Il gusto del Sake conquista gli italiani

Il gusto del Sake conquista gli italiani


IL GUSTO DEL SAKE CONQUISTA GLI ITALIANI

 

 

 

di Vincenzo Coli

 

 

 

Domandina facile facile. Quando vi sedete a tavola sventolate il Tricolore e pretendete solo piatti locali a km zero, oppure vi lasciate tentare dalle pietanze esotiche, che sono uno dei lati positivi della globalizzazione? Per farla breve, come state a conoscenza del sushi? Se questa meraviglia della cucina giapponese vi piace (e vi piace, ne siamo sicuri: non conosciamo nessuno che, dopo aver superato il tabù culturale del pesce crudo, non ne sia stato conquistato), è il momento di farsi sedurre da un'altra eccellenza del Sol Levante: il sake, la bevanda più amata da quel popolo lontano. Lo producono da almeno duemilacinquecento anni, e dopo aver esportato con successo gli involtini multicolori di pesce capolavori di arte moderna, oltre che bocconcini deliziosi, i giapponesi ora hanno deciso di fare conoscere a noi occidentali, tanto fieri della civiltà del vino, un modo diverso, e non meno appagante, di bere.

 

Ricavato dal riso, il sake è prodotto dalla fermentazione di un microrganismo, detto koji, e di lievito.

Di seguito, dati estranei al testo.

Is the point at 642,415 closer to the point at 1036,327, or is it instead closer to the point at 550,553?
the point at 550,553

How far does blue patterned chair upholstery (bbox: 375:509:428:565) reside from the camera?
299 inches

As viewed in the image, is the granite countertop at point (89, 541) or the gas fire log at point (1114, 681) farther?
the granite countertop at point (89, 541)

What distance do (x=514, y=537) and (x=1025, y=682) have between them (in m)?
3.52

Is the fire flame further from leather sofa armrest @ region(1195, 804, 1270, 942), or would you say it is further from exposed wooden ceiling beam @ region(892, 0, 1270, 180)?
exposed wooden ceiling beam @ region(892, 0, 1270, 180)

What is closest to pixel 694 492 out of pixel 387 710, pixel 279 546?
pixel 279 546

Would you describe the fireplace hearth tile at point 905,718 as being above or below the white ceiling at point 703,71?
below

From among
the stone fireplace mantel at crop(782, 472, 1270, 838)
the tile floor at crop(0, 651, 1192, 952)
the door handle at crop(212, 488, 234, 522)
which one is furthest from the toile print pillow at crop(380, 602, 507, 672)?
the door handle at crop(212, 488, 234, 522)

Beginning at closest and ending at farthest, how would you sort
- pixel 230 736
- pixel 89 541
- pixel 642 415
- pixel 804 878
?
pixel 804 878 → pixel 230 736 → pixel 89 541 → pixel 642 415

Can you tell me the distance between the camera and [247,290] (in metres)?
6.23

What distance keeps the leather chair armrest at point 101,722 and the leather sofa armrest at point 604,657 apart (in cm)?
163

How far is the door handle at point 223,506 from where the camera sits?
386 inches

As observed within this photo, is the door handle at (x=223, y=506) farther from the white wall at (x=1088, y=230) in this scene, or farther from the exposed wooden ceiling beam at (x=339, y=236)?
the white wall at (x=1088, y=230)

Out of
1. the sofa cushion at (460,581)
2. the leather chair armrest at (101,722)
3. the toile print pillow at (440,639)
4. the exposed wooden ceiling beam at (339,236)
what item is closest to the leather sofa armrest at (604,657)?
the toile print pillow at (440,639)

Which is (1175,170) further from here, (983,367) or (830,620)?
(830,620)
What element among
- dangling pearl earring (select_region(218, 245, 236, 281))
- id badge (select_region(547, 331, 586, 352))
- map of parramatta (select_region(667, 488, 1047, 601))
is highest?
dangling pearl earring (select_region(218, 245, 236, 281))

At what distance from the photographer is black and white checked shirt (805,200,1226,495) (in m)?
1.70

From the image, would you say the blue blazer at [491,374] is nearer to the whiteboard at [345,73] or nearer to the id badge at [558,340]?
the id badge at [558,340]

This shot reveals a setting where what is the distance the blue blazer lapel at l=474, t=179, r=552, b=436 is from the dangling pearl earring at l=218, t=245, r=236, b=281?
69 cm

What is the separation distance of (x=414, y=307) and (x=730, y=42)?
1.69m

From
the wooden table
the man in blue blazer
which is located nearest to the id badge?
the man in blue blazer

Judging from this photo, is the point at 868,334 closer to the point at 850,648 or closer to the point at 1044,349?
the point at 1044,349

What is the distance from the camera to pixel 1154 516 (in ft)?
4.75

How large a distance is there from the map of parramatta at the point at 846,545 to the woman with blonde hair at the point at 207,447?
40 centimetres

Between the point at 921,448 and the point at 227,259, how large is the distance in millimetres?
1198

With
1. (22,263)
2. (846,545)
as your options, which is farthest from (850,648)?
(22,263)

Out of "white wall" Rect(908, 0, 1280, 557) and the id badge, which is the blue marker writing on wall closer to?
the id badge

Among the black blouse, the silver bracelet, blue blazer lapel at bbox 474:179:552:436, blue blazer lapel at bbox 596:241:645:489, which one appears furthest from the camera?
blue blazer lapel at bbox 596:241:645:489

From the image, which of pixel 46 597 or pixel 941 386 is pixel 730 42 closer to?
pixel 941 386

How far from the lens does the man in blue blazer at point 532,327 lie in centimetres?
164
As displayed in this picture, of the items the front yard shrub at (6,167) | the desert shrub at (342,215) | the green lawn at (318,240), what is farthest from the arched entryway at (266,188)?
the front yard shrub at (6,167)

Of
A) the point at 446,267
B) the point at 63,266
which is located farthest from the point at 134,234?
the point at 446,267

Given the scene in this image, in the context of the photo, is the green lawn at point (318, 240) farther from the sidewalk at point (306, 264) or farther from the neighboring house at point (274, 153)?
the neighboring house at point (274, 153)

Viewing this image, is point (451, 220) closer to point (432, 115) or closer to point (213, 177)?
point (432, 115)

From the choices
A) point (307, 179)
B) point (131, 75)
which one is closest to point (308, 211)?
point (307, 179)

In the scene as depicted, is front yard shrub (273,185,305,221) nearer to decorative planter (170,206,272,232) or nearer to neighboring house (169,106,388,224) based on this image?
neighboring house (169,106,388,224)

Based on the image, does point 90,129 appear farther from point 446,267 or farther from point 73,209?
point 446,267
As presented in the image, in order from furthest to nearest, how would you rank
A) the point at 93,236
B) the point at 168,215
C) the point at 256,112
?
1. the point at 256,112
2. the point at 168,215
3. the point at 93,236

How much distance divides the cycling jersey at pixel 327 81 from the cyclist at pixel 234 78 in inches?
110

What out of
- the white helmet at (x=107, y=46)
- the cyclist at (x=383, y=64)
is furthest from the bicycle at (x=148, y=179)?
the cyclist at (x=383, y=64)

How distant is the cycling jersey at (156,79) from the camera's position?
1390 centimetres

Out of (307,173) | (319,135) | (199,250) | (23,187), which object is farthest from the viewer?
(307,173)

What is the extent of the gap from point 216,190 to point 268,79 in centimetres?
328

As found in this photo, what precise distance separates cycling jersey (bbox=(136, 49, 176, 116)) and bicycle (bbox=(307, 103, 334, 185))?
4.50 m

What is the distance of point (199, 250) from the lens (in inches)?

Il suo contenuto alcolico può variare dal 13 al 16%. Per fare il sake ci vuole acqua ottima, che in Giappone abbonda ovunque. Molte, almeno diciotto, sono le varietà del sake, abbinate ad ogni stagione e consumate fredde o calde, in una tazzina o in un bicchiere; dettaglio non da poco, perché i palati più avvertiti capiscono quando il sapore cambia, se ad accogliere il nettare è la terracotta, il legno o il vetro. Versatile nell’abbinamento al cibo - sushi, sashimi, tempura - tanto da essere definito “vino di riso”, è ottimo anche a fine pasto. E se bevuto con moderazione, il sake può persino rivelarsi la miglior medicina in circolazione. Ricorda un po' la nostra grappa, ma in quel superbo distillato orientale si possono riconoscere molte più varianti di gusto e sfumature di sapori. Naturalmente bisogna andarci piano, altrimenti si rischia di finire sotto il tavolo come il protagonista de “Il gusto del sake”, un film di Yasujiro Ozu, che con il suo stile sobrio ed essenziale ci ha raccontato molto del Giappone, gli usi e costumi ma anche l'etica e il senso estetico.

 

L'operazione di conquista delle papille gustative italiane viene sapientemente condotta dalla Japan Expand Media Brotherhood. Se siete incuriositi scrivete alla signora Kiyomi Otawa (kiyomisiena@libero.it) che si occupa della promozione del sake con la tenacia e la grazia tipiche della cultura nipponica, e anche con una certa audacia e sprezzo del pericolo, visto che Kiyomi organizza degustazioni da applauso in campi neutri come ristoranti e associazioni culturali, ma anche dentro quei baluardi inespugnabili del vino nazionale che sono le enoteche. Del resto, chi sa apprezzare tutte le declinazioni dell'eleganza, dai colori tenui di un kimono alla melodia suonata sulle tre corde dello shamisen, fino al sorriso incantevole della ragazza che ti versa il sake e non ti puoi rifiutare anche se sei arrivato al quindicesimo assaggio, non cadrà mai nella tentazione di uno sciocco nazionalismo. E' la bellezza degli opposti, è l'inesplicabilità degli ossimori ad attirare; quella leggiadria femminile e quella gentilezza fuori del tempo, quei giardini tutti sassolini e niente fiori eppure straordinariamente armoniosi, quei libri da sfogliare al contrario, suscitano stupore in chi non è abituato all'idea della diversità, e al contempo affascinano e destano ammirazione, c'è poco da fare. L'importante è sapersi fermare al momento giusto, esattamente come si fa col lambrusco. I giapponesi accolgono con simpatia moderati stati di ebbrezza e anche le gaffes. Ma una, se possibile, cercate di evitarla: ricordatevi, al momento di levare i calici, di dire kanpai!, assolutamentenon cincin! , se non volete far arrossire le signore. Cin, infatti, in Giappone ha lo stesso significato platealmente osceno del belin genovese.